Spatial relationship records
- - - -

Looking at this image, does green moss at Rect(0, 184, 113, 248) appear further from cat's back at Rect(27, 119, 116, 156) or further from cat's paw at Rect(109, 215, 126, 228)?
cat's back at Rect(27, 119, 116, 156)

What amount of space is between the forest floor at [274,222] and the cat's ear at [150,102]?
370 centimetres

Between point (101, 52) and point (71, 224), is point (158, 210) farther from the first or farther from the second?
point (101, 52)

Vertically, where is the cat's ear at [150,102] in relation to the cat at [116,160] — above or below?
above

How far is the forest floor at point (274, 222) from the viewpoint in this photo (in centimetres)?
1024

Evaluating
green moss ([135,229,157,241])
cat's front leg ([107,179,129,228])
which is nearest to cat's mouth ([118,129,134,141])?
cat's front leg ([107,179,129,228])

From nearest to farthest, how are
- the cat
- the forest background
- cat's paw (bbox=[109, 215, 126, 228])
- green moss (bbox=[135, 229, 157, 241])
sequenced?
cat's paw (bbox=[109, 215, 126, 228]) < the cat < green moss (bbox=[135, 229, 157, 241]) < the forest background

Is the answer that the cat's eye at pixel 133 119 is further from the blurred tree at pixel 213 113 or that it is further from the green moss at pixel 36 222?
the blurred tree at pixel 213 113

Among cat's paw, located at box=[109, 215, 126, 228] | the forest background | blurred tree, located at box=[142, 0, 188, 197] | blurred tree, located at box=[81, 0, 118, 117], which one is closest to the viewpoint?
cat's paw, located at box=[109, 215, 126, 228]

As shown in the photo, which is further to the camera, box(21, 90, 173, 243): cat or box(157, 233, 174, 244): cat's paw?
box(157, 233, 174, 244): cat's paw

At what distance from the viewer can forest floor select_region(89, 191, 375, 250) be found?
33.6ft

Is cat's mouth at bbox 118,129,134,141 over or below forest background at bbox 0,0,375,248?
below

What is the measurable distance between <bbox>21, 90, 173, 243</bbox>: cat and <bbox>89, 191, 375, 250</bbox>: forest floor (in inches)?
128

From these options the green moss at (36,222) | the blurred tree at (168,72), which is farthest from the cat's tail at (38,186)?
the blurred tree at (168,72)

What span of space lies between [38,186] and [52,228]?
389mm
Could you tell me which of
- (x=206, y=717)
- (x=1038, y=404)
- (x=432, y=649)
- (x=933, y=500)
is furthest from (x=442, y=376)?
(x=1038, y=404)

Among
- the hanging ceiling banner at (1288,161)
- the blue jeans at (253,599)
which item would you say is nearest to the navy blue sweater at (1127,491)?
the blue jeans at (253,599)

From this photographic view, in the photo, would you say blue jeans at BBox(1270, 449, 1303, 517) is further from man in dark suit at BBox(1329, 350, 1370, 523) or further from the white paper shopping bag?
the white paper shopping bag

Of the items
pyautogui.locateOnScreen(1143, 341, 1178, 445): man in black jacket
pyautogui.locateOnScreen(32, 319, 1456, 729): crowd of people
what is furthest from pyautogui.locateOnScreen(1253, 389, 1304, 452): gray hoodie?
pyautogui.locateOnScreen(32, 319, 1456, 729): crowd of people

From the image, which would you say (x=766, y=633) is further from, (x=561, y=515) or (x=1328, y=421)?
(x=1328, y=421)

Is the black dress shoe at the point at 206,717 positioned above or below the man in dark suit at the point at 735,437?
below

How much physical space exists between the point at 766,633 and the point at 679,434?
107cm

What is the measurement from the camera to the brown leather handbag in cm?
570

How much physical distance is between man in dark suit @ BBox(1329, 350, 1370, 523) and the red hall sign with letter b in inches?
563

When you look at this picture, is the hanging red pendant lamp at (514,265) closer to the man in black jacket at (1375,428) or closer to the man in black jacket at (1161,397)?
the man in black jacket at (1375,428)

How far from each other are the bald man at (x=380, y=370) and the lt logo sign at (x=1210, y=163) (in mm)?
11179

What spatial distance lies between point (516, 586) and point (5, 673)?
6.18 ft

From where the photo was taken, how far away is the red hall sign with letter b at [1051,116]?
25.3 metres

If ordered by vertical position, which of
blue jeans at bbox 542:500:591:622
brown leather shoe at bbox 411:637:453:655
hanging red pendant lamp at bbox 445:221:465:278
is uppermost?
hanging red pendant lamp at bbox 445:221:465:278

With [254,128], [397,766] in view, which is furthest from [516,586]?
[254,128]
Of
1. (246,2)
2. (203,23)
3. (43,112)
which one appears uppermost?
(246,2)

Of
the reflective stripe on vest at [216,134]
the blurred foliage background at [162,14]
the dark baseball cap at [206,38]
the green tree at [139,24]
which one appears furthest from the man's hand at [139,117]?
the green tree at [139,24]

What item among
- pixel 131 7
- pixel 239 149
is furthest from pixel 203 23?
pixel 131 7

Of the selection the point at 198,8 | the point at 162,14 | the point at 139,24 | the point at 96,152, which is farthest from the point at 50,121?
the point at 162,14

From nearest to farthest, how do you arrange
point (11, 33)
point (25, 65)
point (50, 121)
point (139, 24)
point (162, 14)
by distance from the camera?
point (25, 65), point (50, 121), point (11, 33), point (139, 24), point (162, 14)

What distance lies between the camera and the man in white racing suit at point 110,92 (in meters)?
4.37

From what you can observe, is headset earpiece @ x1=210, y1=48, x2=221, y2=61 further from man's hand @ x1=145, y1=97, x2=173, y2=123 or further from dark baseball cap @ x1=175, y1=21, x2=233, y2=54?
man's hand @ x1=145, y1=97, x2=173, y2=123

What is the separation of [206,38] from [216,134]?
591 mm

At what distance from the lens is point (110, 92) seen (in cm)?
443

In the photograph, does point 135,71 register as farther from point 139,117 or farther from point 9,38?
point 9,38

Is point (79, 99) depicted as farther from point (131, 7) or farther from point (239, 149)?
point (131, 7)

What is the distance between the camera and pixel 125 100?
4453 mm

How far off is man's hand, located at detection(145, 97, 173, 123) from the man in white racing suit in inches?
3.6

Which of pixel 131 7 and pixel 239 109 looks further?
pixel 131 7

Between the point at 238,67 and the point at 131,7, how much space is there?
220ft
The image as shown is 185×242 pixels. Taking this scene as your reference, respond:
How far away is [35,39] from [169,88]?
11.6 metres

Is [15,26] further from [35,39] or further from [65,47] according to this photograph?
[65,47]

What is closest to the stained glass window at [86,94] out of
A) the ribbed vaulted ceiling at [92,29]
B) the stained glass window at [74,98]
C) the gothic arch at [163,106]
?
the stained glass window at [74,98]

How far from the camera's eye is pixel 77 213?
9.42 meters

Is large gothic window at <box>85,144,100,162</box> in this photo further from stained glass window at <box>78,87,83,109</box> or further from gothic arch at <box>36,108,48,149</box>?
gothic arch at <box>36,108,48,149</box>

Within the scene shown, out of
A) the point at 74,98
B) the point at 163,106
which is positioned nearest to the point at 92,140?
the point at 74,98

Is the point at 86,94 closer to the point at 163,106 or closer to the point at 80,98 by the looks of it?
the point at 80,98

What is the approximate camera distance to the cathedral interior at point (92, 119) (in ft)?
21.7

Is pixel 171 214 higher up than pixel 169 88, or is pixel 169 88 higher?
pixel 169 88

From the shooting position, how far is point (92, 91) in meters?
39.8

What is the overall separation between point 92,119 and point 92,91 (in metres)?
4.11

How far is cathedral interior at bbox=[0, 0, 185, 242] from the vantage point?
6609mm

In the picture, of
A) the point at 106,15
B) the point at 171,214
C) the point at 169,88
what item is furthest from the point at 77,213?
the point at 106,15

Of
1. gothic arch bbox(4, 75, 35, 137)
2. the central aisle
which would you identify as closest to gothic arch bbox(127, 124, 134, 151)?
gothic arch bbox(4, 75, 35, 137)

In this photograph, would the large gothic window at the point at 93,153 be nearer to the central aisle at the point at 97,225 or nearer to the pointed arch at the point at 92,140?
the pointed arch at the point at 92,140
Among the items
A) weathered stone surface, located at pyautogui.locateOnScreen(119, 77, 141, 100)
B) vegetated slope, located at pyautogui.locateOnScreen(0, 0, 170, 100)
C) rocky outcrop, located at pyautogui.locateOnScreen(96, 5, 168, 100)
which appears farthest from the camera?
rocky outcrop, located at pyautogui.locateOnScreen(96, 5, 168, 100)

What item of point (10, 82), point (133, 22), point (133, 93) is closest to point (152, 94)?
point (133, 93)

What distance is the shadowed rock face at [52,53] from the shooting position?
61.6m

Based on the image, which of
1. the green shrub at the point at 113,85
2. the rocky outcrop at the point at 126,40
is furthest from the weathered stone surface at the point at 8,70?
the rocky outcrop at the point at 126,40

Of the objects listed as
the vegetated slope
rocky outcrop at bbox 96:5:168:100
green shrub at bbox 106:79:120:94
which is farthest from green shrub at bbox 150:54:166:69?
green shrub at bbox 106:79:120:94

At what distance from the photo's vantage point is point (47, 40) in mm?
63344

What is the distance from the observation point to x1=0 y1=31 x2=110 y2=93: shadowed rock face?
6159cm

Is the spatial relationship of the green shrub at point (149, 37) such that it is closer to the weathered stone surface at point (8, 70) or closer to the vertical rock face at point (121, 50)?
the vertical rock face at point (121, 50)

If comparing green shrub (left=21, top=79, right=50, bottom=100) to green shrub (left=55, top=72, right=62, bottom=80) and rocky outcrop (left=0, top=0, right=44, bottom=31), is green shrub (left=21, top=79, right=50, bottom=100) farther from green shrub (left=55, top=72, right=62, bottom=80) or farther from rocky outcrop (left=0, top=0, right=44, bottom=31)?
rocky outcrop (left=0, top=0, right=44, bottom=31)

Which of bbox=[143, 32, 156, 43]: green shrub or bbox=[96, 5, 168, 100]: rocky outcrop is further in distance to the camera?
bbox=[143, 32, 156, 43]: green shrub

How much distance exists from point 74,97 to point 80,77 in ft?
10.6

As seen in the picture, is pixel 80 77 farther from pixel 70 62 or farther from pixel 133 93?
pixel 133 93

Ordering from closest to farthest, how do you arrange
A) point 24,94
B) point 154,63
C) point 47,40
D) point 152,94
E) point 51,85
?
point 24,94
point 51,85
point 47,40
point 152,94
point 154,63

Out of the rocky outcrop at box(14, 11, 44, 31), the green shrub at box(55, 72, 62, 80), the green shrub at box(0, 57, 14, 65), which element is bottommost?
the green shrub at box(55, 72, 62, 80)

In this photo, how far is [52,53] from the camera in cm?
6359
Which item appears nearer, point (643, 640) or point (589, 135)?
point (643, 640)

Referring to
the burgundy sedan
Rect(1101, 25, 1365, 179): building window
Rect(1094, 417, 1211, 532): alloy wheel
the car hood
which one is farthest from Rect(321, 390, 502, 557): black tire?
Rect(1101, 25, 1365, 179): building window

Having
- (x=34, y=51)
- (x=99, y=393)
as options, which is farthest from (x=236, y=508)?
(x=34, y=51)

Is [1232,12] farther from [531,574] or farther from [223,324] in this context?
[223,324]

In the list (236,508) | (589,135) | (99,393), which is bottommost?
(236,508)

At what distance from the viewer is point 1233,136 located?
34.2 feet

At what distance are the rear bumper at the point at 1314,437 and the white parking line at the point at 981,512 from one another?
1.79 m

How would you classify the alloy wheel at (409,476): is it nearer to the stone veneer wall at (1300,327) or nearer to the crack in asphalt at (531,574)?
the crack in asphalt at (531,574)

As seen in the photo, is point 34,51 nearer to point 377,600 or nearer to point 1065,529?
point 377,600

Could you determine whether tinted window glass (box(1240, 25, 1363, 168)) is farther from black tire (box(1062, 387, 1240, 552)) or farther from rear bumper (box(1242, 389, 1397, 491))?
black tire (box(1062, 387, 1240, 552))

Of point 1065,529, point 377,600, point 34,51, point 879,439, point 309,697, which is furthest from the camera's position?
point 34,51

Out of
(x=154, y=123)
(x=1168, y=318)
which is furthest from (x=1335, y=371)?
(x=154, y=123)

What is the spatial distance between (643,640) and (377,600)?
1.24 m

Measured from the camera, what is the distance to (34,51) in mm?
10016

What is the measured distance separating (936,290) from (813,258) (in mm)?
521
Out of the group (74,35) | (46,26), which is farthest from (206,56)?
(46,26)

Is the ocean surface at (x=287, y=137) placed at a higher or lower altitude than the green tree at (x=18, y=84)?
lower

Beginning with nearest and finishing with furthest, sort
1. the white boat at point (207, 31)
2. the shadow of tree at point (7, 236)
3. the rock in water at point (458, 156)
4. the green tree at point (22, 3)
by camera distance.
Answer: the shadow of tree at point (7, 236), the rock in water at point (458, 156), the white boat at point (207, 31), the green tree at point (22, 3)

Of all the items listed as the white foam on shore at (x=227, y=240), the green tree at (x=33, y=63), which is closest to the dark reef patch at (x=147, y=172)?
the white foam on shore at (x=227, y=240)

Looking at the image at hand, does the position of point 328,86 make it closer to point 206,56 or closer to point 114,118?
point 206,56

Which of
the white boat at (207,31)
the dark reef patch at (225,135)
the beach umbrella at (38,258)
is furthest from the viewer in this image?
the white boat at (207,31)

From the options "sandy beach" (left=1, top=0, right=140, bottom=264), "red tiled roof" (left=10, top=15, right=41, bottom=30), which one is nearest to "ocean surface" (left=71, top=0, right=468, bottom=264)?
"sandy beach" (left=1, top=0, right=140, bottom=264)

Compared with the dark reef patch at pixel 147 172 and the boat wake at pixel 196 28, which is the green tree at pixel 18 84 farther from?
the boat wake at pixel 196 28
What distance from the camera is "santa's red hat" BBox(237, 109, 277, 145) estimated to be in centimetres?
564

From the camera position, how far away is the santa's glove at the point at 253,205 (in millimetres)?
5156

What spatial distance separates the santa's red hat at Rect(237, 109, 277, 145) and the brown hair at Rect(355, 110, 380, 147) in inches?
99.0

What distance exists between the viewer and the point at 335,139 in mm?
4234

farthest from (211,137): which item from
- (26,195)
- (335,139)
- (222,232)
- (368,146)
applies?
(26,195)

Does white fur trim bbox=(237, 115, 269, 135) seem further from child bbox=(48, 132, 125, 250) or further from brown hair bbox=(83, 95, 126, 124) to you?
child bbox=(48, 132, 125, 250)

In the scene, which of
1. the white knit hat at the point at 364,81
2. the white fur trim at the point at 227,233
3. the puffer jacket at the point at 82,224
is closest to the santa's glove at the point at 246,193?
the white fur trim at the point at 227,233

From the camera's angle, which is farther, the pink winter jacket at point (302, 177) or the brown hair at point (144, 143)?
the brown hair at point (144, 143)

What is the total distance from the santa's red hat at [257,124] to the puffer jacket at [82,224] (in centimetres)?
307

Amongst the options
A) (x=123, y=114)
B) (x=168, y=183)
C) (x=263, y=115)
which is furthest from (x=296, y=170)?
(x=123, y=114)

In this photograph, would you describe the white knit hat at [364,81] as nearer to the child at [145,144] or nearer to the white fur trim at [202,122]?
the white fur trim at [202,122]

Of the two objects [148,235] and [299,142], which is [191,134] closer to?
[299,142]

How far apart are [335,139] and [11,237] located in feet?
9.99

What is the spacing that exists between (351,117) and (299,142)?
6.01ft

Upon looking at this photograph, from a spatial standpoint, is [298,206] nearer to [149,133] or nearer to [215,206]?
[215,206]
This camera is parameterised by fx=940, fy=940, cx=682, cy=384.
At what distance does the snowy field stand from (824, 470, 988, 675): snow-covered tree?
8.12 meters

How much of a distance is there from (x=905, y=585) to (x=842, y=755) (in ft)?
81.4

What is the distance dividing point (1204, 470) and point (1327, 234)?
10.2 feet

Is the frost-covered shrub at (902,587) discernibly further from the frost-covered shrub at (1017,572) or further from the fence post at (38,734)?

- - - -

**Directive**
Repeat the items word for word, beginning at the line that contains "What item among" and ending after the line that contains "11.6 metres".

**Final result**
What item among
- pixel 131 7
- pixel 239 149
is furthest from pixel 203 23?
pixel 131 7

Of the selection the point at 198,8 | the point at 162,14 | the point at 139,24 | the point at 96,152, which is farthest from the point at 50,121?
the point at 162,14

From nearest to farthest, how do you arrange
point (11, 33)
point (25, 65)
point (50, 121)
point (139, 24)
point (162, 14)
by distance from the camera?
point (25, 65), point (50, 121), point (11, 33), point (139, 24), point (162, 14)

What distance lies between the camera and the man in white racing suit at point 110,92 (in meters)?
4.37

From what you can observe, is headset earpiece @ x1=210, y1=48, x2=221, y2=61 further from man's hand @ x1=145, y1=97, x2=173, y2=123 or further from dark baseball cap @ x1=175, y1=21, x2=233, y2=54?
man's hand @ x1=145, y1=97, x2=173, y2=123

What is the separation of [206,38] from [216,134]?
591 mm

At what distance from the lens is point (110, 92) seen (in cm)?
443

In the photograph, does point 135,71 register as farther from point 139,117 or farther from point 9,38?
point 9,38

Is point (79, 99) depicted as farther from point (131, 7) or farther from point (239, 149)?
point (131, 7)

What is the distance between the camera and pixel 125 100?
4453 mm

How far off is man's hand, located at detection(145, 97, 173, 123) from the man in white racing suit in inches?
3.6

Which of pixel 131 7 and pixel 239 109 looks further?
pixel 131 7

Between the point at 238,67 and the point at 131,7, how much space is there?
220ft
The image as shown is 185×242 pixels. Taking this scene as your reference, respond:
How far away is [35,39] from [169,88]?
11.6 metres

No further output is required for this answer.